** Opening Data block **

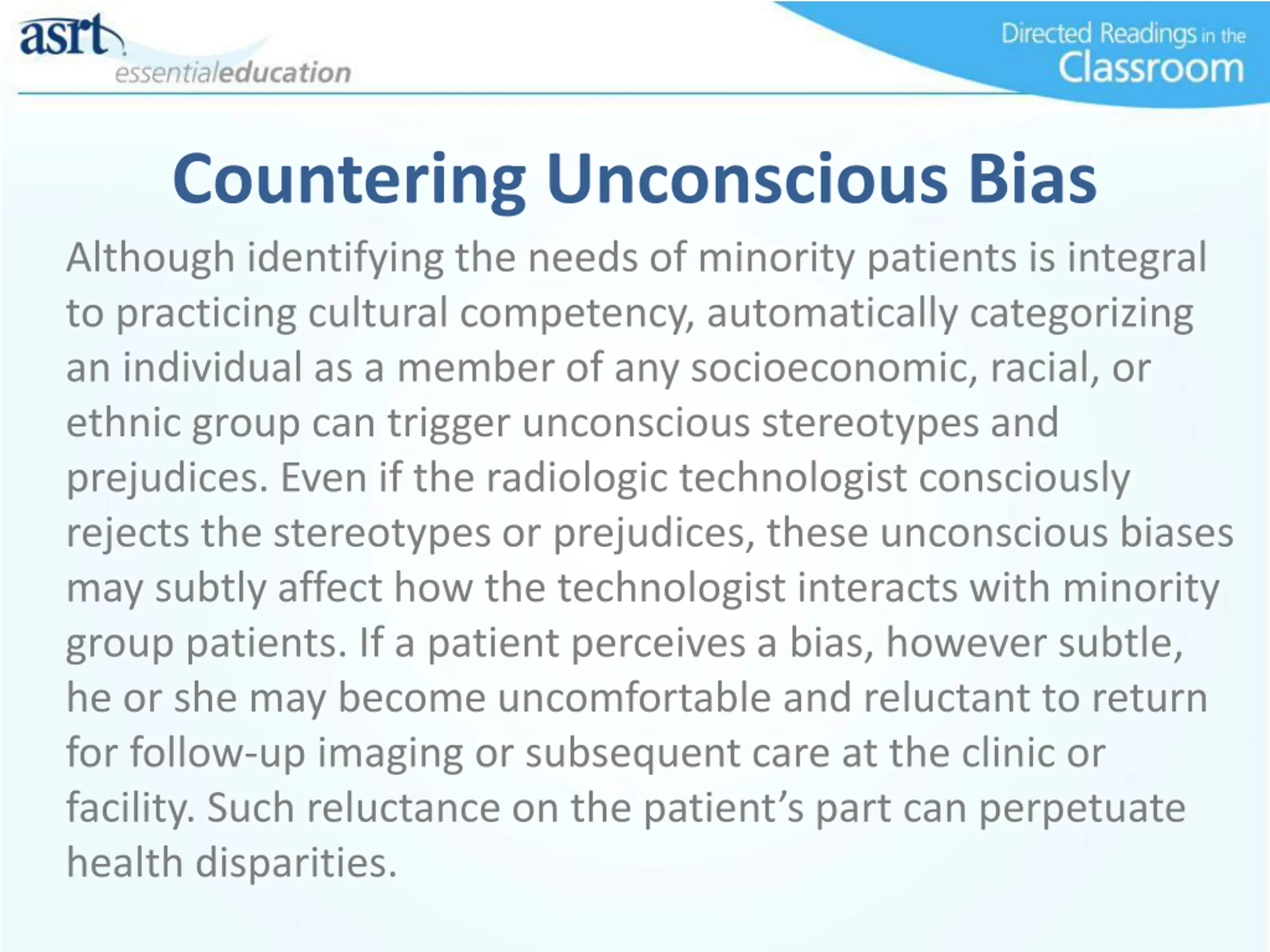 asrt essentialeducation

Directed Readings in the Classroom

Countering Unconscious Bias

Although identifying the needs of minority patients is integral to practicing cultural competency, automatically categorizing an individual as a member of any socioeconomic, racial, or ethnic group can trigger unconscious stereotypes and prejudices. Even if the radiologic technologist consciously rejects the stereotypes or prejudices, these unconscious biases may subtly affect how the technologist interacts with minority group patients. If a patient perceives a bias, however subtle, he or she may become uncomfortable and reluctant to return for follow-up imaging or subsequent care at the clinic or facility. Such reluctance on the patient’s part can perpetuate health disparities.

** Closing Data block **

→ Exercise details:
Reprint the whole listing verbatim except for the pictures.

→ Exercise output:
 asrt essentialeducation

Directed Readings in the Classroom

Countering Unconscious Bias

Although identifying the needs of minority patients is integral to practicing cultural competency, automatically categorizing an individual as a member of any socioeconomic, racial, or ethnic group can trigger unconscious stereotypes and prejudices. Even if the radiologic technologist consciously rejects the stereotypes or prejudices, these unconscious biases may subtly affect how the technologist interacts with minority group patients. If a patient perceives a bias, however subtle, he or she may become uncomfortable and reluctant to return for follow-up imaging or subsequent care at the clinic or facility. Such reluctance on the patient’s part can perpetuate health disparities.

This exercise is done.